33. A formulation for lyophilization comprising dantrolene sodium at a concentration of about 0.1 to about 5 mg/mL, mannitol at a concentration of about 2 to about 100 mg/mL, tertiary-butyl alcohol at a concentration of about 1 to about 99% (v/v) and an amount of aqueous alkaline solution adequate to adjust the pH at a range of from about 9.5 to about 10.5.

34. A lyophilized preparation made from the method according to claim 33.

35. A method of treating a medical condition in a patient comprising dissolving the preparation of claim 34 in a pharmaceutically acceptable carrier to produce a pharmaceutically acceptable solution and administering to the patient a therapeutically effective amount of the solution, wherein the condition is amenable to treatment with the preparation.

36. A method of treating according to claim 35, wherein the condition is malignant hyperthermia.

37. A method of treating according to claim 36 further comprising administering the dissolved preparation of claim 34 in combination with one or more additional active agents wherein the additional agent is given prior, concurrently, or subsequent to the administration of the preparation of claim 34.

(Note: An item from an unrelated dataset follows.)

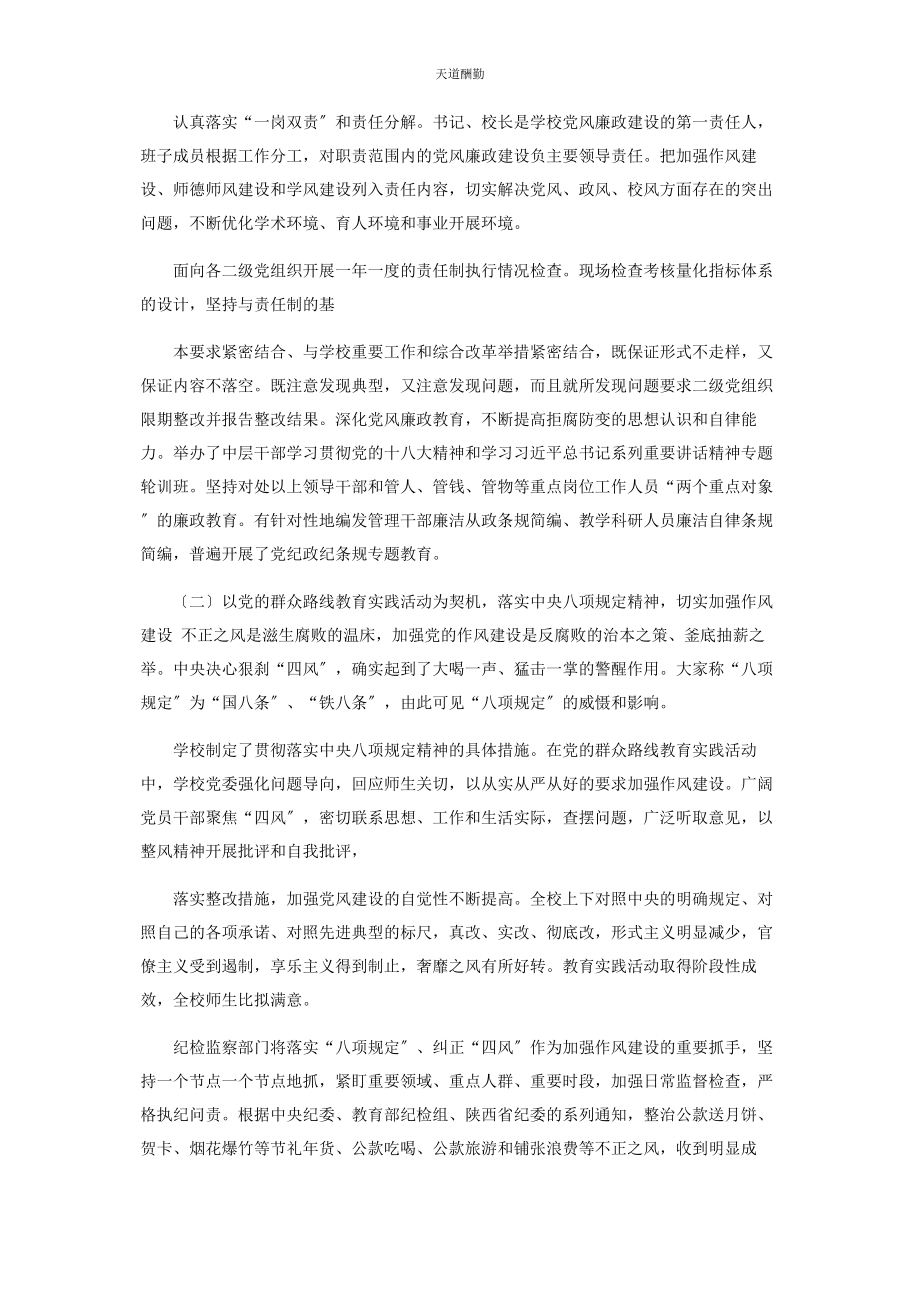 2023年党风廉政建设专题会议讲话稿.docx_第2页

38. A method of treating according to claim 37 wherein the additional agent is.

39. A pharmaceutical dosage form according to claim 8, wherein the vial or other pharmaceutically acceptable container contains dantrolene sodium at a concentration of about 10 to about 500 mg/container.

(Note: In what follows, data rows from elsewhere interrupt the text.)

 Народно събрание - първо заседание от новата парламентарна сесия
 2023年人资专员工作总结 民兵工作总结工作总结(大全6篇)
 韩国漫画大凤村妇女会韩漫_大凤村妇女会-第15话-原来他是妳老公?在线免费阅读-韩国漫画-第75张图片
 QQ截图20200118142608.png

40. A dantrolene sodium pre-lyophilization solution or dispersion comprising dantrolene sodium, between about 1% to about 99.9% (v/v) alcohol, excipient and water

41. A pre-lyophilization solution or dispersion of dantrolene sodium comprising dantrolene sodium, mannitol, tertiary-butyl alcohol, and alkalinized sterile water and having a pH in the range of about 9.5 to about 10.5.